Here’s my conversion and edit using just NLP.

Note that I cropped in to an area that did not have dust or specular highlights in it prior to converting. And my pre-conversion settings were “standard” color model, pre-saturation: 3. Also note that in this case I have left the white balance to daylight in Lightroom (5500k) prior to conversion. I’d be curious to know which iPhone or iPad you were using for illumination, as well as what film you were scanning, and is in this case, it appears to do a bit better without white balance correction prior to conversion.

-Nate

2 Likes

@nate, can you give us a few hints on what amount of dust will trow off NLP and what we have to watch out for when we crop highlights off? Should we try to get all colors within the crop borders? I suppose that a very tight crop that eliminates some colors will give us a result that will be off too. Maybe that these hints could become part of the manual?

Thanks a lot.

Thanks for the troubleshooting. Here’s some of the requested info -

Lens: Pentax 645 120mm F4 Macro
Film: Kodak Gold 200
iPhone SE
iPad Pro 11" 2018 (TrueTone disabled)

Here are two more “scans” from the same roll with some care taken with the dust, labelled with each backlight source.

http://moezel.com.au/IMG_4868_iPhoneSE.CR2
http://moezel.com.au/IMG_4867_iPadPro2018.CR2

It certainly converts closer to a normal colour palette with this image but it’s not great.

Did another test with your images and one of my negatives that I already tested with backlight coming from a Durst M605c enlarger, a Kaiser plano lighttable and my iPad. Resulting images look similar. The original shot was taken in 1978 on Kodak Safety Film 6014 which translates into Kodacolor II according to this page.

The colours I get from negatives from around that time correspond to the ones I see on prints that I had made then. The colours don’t compare to what we’re used today, images taken by digital cameras that are most often way too saturated. Colour negatives did not provide the saturation we see today, except maybe the fujifilm negatives, taken with a slight overexposure…

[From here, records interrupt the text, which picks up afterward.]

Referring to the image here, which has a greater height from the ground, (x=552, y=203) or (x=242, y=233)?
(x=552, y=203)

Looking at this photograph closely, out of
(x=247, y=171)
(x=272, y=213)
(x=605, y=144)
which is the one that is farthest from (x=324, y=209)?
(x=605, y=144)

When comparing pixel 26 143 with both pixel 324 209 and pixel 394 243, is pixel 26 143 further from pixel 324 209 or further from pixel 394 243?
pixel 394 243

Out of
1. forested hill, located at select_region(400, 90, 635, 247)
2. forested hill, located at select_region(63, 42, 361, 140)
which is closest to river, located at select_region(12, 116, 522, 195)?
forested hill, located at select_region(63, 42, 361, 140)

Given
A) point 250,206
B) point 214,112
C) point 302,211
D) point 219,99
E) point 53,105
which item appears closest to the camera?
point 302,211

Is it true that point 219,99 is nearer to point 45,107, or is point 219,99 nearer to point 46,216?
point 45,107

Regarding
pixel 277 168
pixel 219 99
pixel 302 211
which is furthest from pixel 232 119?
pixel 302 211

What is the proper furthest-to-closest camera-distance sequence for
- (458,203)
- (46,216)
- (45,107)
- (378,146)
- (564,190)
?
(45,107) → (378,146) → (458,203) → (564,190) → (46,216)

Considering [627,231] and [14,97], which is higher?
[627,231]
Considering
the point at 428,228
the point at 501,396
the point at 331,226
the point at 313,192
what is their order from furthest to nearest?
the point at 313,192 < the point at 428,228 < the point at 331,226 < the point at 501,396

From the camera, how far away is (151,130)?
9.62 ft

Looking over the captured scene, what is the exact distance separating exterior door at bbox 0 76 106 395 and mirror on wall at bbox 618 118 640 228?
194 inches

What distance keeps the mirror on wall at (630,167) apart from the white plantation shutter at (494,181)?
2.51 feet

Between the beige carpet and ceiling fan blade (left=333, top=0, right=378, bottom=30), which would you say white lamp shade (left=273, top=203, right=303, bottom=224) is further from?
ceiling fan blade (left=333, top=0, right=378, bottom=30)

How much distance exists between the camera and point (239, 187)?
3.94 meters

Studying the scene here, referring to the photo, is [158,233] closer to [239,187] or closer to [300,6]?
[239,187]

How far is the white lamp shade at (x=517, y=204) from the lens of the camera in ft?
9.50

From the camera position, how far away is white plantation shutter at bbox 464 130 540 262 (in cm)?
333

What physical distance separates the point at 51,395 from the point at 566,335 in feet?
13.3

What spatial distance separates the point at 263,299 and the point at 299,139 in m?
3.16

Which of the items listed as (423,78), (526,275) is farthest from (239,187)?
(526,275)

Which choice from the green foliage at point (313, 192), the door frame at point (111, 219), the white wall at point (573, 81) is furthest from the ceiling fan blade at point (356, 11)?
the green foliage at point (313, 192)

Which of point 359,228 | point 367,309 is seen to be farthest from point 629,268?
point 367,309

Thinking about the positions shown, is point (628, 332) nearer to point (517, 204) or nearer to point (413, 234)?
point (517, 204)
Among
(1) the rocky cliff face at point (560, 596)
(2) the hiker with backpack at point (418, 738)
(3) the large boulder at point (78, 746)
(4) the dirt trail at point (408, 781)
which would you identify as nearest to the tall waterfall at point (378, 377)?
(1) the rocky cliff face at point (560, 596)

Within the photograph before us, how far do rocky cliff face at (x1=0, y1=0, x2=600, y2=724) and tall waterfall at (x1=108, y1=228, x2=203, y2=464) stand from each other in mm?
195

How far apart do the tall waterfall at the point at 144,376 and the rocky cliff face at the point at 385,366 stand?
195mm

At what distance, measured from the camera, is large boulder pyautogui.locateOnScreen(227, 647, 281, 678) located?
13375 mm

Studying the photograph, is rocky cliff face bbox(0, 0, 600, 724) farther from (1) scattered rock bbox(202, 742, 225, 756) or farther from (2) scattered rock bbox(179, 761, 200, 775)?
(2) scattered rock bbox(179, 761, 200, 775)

Now, what is great colour? It is most often a matter of personal preference and I often get what I want from Negative Lab Pro. Some of its results ask for further processing that I do on 16bit TIFFs, NLP’s result gets to be an intermediate result in these cases, something that I can live with (not all of my shots are winners :smile:)

Do you have a print that was made from the original negative? Does it show the colours you like? Are they your reference?

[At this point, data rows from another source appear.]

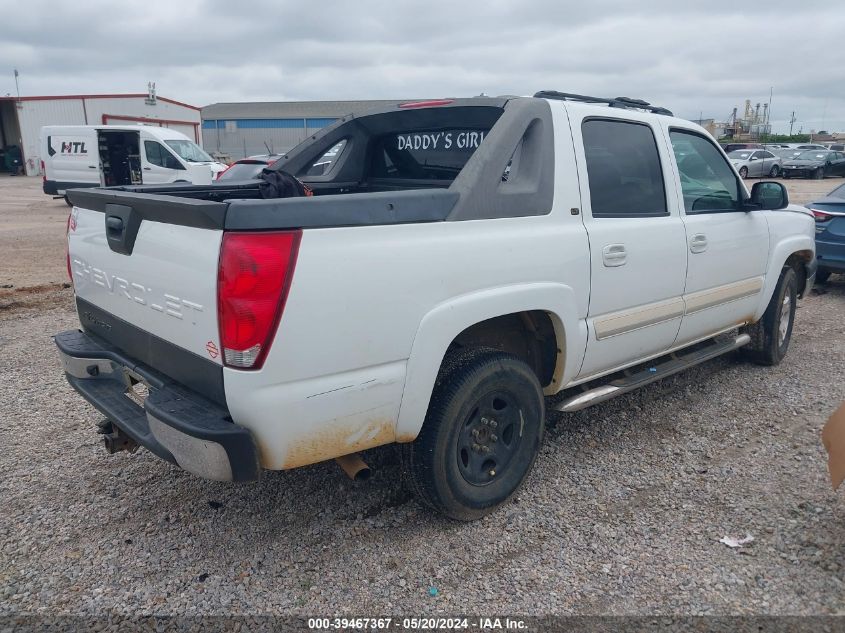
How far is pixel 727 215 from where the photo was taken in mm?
4527

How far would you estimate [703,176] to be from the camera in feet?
14.8

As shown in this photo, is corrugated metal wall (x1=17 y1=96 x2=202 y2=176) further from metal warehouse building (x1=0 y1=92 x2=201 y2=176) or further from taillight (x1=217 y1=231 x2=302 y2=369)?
taillight (x1=217 y1=231 x2=302 y2=369)

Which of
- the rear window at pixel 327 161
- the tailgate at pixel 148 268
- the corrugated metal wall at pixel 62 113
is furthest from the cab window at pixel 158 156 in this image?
the corrugated metal wall at pixel 62 113

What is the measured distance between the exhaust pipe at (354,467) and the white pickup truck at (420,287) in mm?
176

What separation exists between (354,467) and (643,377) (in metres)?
2.05

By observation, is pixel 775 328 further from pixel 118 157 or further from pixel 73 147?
pixel 73 147

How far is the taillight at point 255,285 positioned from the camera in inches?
93.9

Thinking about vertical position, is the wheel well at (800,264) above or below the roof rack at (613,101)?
below

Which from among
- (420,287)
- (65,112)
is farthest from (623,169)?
(65,112)

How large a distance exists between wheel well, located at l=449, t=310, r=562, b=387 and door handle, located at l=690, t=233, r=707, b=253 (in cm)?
125

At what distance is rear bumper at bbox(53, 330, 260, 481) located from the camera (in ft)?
8.13

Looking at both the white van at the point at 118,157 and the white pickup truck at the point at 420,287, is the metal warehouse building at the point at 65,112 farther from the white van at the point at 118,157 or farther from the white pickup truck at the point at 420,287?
the white pickup truck at the point at 420,287

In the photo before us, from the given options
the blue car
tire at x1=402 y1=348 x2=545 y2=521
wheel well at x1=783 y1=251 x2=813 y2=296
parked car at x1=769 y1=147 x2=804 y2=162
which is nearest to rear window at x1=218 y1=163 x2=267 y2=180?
the blue car

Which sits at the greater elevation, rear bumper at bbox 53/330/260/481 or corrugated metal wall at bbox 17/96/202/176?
Answer: corrugated metal wall at bbox 17/96/202/176
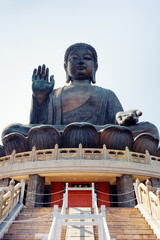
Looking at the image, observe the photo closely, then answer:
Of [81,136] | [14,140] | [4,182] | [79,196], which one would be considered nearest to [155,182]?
[79,196]

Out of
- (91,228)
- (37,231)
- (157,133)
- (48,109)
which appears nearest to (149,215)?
(91,228)

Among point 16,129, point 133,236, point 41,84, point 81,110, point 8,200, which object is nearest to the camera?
point 133,236

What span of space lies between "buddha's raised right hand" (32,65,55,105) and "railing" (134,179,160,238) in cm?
847

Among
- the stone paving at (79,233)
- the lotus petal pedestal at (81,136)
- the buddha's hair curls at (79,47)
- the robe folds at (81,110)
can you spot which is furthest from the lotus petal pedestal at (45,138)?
the buddha's hair curls at (79,47)

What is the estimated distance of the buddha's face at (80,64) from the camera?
54.3 feet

Do you have a print that was made from the original negative? Does it show the colours you like? Are they your reference?

No I never had a lab scan or print from these negatives so I’m just going on “feel”.

Just did a quick convert and edit of your iPad scan example, using the latest beta of v2.2… there’s certainly a lot of ways to adjust the color balance / tones to your liking, but I think this is a pretty good starting point, and took about 10 seconds of adjustment, after which you could use “sync scene” to bring these assumptions to your other similar images.

A couple of other potential issues I see though:

  • From the metadata, it shows that your aperture was set to f 1.4 during capture. Not sure if this is a mistake in the metadata, but you should be at around f 8.0 during capture to maximize sharpness across the entire frame.
  • There is still some weird patterns going on here that are particularly noticeable in the skin - I suspect it is coming from the iPad, and I’d recommend you have some type of diffuser in between the iPad and the frame.
  • Finally, the subject himself has quite a few blemishes, which makes it difficult to use this as a good example of skin tone.

Hope that helps!

-Nate

Thanks for the update.

  • I was using an adapted lens and the converter always reports f1.4. It was probably 5.6 or 8.
  • I can’t see any patterns but I will try a diffuser next time.
  • I have been trying the 2.2 beta too but I’m so far from a good starting point I just give up.